我想绘制一个无阴影球体(只有一个圆形边框)的图像,其中有三个相交的大圆,可见面是实线,背面是虚线。此外,我希望能够标记角度、边和点以及半径。
最后我需要能够绘制如下图像这个:
PS:我已经搜索了许多有关 TikZ 和其他软件包的教程,主要问题是我无法绘制除经度或纬度圆之外的圆。
我感谢任何能提供解决方案的教程或示例文档。
答案1
绘制起来很容易,但填充起来却很困难,因为 tikz 中的湖泊很大,使用路径尤其要沿着它们绘制。使用 metapost 就轻而易举了。

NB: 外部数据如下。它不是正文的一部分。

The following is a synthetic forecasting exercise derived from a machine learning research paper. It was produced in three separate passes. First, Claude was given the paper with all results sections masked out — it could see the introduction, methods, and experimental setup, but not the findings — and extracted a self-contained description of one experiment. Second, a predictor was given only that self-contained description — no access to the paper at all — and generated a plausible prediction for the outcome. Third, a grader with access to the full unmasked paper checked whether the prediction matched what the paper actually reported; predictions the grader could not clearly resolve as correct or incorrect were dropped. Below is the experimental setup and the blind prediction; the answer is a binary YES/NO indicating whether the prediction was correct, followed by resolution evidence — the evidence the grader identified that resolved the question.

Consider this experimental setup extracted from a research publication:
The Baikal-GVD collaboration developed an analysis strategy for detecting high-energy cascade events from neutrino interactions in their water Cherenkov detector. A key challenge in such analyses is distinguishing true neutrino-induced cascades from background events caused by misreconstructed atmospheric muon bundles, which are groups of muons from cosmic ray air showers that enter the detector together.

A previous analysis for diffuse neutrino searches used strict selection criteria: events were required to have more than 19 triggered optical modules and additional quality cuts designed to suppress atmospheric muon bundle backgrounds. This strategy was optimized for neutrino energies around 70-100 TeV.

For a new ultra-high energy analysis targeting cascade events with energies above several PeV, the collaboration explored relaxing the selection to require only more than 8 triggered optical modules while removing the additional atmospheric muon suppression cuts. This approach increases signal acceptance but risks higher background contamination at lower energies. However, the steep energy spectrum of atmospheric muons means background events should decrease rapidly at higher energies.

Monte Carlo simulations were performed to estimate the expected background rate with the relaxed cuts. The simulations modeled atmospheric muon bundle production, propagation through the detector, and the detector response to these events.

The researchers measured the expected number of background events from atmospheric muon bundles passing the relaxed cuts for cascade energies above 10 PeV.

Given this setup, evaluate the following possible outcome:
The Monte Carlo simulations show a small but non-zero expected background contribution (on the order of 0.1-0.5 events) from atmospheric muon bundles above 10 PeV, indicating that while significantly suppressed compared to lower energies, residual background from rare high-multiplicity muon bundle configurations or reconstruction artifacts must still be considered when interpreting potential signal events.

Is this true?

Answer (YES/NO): NO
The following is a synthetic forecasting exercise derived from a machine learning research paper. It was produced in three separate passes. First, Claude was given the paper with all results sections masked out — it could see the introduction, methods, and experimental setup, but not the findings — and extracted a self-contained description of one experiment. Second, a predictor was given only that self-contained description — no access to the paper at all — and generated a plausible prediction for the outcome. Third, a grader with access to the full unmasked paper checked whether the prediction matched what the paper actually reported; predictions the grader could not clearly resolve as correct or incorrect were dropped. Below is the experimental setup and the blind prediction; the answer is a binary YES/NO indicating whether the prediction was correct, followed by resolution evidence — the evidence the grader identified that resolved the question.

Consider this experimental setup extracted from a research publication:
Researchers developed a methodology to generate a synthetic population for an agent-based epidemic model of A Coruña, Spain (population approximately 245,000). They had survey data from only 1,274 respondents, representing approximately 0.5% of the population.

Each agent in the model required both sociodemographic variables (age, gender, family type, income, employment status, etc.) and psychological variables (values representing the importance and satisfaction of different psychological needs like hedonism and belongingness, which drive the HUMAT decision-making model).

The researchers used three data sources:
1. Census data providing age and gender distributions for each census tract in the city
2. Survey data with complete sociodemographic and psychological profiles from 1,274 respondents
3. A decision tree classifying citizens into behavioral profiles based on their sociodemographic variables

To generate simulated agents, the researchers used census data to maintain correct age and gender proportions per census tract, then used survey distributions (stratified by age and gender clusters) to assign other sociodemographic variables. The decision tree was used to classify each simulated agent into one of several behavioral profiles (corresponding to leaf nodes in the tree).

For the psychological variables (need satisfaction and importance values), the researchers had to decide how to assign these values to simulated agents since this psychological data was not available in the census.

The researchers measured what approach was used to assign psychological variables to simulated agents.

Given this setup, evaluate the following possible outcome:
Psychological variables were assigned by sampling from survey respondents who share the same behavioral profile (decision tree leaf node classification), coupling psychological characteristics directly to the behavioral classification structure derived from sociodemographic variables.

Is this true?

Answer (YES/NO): YES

这里计算了交叉点,但我不知道如何沿着路径绘制一个循环,而 buildcycle 在 metapost 中用一个命令就可以完成这个任务……
使用 Metapost(参见下面的代码):
使用 Tikz :
\documentclass[tikz]{standalone}
\usetikzlibrary{intersections}
\newcommand{\InterSec}[3]{%
\path[name intersections={of=#1 and #2, by=#3, sort by=#1,total=\t}]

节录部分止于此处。